** BEGIN SUPPLIED RECORDS **

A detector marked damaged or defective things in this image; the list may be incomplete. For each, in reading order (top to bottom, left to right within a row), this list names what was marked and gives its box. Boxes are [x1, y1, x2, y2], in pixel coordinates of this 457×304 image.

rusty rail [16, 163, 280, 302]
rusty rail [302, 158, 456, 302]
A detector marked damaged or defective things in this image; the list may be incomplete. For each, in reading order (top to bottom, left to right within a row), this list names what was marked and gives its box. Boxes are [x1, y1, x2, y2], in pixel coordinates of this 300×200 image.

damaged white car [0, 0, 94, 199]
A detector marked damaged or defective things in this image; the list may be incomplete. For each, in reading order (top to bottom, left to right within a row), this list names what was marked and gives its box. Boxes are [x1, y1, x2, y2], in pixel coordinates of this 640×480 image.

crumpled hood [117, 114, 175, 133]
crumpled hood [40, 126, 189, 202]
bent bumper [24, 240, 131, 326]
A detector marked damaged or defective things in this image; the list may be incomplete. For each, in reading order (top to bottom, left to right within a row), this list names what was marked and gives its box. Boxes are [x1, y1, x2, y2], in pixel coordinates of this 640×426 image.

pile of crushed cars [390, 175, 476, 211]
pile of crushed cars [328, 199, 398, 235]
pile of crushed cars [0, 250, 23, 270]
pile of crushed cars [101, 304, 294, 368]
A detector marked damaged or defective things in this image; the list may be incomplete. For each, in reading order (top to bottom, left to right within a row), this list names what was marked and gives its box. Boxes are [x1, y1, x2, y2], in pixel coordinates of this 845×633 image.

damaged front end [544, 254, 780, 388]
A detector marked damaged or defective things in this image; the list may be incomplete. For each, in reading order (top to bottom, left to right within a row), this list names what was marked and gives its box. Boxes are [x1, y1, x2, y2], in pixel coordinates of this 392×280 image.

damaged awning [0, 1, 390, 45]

** END SUPPLIED RECORDS **

Please lay out the records from the line that contains "this 640×426 image." through the line that contains "damaged front end [544, 254, 780, 388]" as a two-column CSV with the header input,output, one row per record. Put each record's text and its answer in one quoted field each, with line breaks turned into spaces.

input,output
"A detector marked damaged or defective things in this image; the list may be incomplete. For each, in reading order (top to bottom, left to right within a row), this list names what was marked and gives its box. Boxes are [x1, y1, x2, y2], in pixel coordinates of this 640×426 image.","pile of crushed cars [390, 175, 476, 211] pile of crushed cars [328, 199, 398, 235] pile of crushed cars [0, 250, 23, 270] pile of crushed cars [101, 304, 294, 368]"
"A detector marked damaged or defective things in this image; the list may be incomplete. For each, in reading order (top to bottom, left to right within a row), this list names what was marked and gives its box. Boxes are [x1, y1, x2, y2], in pixel coordinates of this 845×633 image.","damaged front end [544, 254, 780, 388]"